§ Text block:
You are viewing a plain text version of this content. The canonical link for it is here.
Posted to user@hive.apache.org by Maxim Veksler <ma...@vekslers.org> on 2010/08/25 11:12:34 UTC

Directing output from Hive MR second custom MR job

Hello,

Any pointers about directing output from Hive MR as input for another (not
hive based) MR job?

I would like to use hive to select a subset of my data and then process that
data using my custom code.

I think the correct them is "map reduce job chaining" ?

Thank you,
Maxim.

Re: Directing output from Hive MR second custom MR job

Posted by Edward Capriolo <ed...@gmail.com>.

§ Brief 1:
Reproduce the passage of the Hive mailing list thread that begins with the words containing "Any pointers about" and ends with "my custom code.".
§ Brief 2:
List every line of the records that contains the word "much".

§ Material shown:
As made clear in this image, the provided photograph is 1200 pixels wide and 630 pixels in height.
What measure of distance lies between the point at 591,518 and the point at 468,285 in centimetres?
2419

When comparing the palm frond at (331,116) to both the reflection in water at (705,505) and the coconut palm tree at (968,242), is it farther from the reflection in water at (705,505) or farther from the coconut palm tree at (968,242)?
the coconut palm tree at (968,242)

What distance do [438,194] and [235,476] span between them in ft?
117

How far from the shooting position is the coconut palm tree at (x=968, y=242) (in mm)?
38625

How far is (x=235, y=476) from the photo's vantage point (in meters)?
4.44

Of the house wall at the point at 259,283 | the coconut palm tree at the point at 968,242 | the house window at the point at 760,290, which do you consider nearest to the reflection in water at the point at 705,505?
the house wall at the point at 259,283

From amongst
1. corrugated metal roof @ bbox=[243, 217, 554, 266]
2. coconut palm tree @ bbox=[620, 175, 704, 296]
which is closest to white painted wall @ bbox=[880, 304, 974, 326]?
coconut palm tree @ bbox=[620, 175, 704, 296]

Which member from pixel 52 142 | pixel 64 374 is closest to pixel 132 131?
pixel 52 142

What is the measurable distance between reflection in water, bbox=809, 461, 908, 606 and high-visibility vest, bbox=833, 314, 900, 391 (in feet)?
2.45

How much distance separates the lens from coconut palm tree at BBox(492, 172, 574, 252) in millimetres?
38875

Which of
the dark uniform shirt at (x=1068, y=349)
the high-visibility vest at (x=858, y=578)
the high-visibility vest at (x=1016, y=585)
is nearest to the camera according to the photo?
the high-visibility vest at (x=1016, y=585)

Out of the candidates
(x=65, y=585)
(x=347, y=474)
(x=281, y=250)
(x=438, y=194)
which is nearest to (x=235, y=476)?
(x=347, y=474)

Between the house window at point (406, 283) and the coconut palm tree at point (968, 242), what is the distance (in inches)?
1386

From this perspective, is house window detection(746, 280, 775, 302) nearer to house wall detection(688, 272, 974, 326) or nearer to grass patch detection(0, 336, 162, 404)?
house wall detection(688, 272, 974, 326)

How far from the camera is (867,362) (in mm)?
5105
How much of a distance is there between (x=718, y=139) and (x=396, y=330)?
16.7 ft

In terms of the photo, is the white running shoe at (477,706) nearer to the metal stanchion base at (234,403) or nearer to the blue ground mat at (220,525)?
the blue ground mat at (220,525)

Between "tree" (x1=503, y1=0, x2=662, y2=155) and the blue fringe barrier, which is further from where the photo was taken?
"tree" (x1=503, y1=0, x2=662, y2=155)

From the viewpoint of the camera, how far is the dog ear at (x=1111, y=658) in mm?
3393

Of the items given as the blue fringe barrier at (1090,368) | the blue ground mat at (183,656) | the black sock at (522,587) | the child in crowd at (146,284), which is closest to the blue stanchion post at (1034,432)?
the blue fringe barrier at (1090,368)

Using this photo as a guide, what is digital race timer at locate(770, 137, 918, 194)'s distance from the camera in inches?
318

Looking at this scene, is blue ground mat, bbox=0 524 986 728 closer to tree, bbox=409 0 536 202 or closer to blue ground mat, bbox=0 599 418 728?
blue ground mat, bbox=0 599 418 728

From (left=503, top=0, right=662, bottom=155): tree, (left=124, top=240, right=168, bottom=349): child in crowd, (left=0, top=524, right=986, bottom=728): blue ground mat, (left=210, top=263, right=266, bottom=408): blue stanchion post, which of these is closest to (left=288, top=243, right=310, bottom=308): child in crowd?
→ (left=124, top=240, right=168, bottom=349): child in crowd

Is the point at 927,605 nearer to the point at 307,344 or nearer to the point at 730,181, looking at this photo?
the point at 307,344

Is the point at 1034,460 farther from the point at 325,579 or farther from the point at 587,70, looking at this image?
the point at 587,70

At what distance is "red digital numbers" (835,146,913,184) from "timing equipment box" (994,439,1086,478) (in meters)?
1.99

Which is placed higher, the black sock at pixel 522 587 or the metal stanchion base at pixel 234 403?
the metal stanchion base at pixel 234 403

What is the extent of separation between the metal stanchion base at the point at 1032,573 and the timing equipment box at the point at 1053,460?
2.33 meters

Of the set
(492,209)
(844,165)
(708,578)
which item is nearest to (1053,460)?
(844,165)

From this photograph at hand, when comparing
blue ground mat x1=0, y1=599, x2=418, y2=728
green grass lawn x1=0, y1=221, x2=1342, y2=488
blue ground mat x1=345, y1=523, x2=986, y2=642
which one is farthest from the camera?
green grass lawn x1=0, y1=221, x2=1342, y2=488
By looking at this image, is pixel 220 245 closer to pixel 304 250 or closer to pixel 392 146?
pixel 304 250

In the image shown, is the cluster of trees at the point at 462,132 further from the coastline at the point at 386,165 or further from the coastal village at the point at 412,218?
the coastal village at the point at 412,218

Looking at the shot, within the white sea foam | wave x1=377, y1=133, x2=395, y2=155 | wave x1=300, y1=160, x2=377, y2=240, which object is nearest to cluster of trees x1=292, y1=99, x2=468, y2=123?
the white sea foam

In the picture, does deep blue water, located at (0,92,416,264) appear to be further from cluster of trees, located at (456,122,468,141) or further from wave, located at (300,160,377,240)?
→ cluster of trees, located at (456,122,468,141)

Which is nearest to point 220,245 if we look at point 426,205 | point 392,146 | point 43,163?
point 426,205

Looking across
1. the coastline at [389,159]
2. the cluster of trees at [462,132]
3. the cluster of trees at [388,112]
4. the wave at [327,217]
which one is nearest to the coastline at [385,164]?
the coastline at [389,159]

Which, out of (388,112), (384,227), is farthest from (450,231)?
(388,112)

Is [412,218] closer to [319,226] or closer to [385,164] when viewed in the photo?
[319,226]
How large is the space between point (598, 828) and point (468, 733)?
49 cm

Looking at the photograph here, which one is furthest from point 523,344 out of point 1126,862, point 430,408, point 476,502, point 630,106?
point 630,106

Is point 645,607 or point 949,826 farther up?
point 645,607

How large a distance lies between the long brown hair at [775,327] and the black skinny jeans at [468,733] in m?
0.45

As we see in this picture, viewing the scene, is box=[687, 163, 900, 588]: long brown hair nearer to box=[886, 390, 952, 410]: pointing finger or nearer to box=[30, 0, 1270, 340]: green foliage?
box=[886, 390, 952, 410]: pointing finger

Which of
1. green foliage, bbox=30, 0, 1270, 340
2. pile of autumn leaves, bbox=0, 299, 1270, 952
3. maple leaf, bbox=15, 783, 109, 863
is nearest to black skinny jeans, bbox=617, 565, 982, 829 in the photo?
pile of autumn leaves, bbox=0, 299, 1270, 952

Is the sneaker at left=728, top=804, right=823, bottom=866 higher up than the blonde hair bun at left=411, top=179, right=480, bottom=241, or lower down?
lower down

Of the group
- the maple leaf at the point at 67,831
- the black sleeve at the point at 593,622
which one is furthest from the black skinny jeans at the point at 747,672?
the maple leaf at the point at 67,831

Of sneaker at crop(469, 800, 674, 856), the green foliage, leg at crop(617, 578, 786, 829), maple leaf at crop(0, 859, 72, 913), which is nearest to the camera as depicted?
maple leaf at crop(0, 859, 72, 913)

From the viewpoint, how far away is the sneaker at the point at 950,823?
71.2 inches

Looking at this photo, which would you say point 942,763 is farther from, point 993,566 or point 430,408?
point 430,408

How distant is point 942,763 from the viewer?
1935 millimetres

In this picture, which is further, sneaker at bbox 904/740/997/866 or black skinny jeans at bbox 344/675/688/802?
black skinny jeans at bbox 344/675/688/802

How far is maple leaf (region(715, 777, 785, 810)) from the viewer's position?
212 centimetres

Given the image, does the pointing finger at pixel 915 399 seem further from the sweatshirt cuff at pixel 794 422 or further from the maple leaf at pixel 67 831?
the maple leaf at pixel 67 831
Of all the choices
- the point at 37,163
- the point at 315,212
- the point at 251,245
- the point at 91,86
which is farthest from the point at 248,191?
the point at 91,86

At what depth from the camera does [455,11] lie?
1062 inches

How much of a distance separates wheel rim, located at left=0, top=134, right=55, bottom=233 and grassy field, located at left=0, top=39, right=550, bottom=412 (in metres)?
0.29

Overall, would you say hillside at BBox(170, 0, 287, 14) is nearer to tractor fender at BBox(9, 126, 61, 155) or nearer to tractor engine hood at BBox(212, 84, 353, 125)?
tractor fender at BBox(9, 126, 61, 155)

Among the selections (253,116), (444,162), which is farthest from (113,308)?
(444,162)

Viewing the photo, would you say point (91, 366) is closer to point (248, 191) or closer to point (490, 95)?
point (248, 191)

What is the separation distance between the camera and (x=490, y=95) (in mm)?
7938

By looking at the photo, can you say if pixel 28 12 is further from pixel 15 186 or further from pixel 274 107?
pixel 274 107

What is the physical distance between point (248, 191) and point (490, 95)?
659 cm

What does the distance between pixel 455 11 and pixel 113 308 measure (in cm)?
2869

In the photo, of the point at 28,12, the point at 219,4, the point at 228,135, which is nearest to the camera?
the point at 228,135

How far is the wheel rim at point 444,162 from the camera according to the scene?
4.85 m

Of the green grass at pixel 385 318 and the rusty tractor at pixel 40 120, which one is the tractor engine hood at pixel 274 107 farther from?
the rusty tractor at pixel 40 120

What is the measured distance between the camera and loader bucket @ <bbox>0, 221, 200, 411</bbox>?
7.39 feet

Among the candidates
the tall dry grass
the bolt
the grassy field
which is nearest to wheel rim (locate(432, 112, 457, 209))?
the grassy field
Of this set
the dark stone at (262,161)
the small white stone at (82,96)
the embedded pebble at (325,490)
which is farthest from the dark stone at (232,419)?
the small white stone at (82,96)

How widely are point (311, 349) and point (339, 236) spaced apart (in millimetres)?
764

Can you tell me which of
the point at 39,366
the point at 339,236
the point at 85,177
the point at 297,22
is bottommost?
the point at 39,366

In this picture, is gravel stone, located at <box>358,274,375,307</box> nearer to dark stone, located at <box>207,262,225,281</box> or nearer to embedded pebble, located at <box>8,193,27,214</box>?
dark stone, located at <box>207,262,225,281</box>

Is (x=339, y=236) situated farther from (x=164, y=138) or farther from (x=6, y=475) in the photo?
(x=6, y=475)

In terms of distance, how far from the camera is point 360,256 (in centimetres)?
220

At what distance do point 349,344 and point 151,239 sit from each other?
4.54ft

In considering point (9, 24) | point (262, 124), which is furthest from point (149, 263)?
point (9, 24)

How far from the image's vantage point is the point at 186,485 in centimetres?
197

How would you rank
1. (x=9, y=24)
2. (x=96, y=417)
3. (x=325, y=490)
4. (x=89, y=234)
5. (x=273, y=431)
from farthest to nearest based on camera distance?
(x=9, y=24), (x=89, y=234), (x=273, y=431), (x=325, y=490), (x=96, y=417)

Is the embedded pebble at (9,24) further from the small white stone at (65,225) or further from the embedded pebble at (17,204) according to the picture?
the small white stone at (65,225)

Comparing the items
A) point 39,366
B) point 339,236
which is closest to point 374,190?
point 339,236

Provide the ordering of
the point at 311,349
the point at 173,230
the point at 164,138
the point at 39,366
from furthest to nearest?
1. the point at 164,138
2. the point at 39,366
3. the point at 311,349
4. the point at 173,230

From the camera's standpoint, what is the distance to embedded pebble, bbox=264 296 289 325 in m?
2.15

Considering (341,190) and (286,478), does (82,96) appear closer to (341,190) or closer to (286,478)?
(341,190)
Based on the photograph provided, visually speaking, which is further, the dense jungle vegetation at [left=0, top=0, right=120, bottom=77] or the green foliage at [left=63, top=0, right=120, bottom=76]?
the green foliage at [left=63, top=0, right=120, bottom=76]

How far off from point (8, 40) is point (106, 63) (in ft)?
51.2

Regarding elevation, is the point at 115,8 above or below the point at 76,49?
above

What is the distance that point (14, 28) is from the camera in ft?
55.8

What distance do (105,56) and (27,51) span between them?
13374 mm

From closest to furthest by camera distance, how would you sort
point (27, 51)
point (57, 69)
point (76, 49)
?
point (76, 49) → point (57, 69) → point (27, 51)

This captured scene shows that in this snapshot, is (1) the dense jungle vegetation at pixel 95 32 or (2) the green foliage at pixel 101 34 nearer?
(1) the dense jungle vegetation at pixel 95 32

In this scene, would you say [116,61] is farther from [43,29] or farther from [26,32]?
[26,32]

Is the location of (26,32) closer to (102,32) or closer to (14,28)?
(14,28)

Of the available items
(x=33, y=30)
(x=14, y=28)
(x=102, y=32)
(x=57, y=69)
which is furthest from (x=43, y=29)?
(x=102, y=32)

§ Task answer 1:
Any pointers about directing output from Hive MR as input for another (not
hive based) MR job?

I would like to use hive to select a subset of my data and then process that
data using my custom code.

§ Task answer 2:
How much distance separates the lens from coconut palm tree at BBox(492, 172, 574, 252) in millimetres?
How much of a distance is there between (x=718, y=139) and (x=396, y=330)?
How much of a distance separates wheel rim, located at left=0, top=134, right=55, bottom=233 and grassy field, located at left=0, top=39, right=550, bottom=412 (in metres)?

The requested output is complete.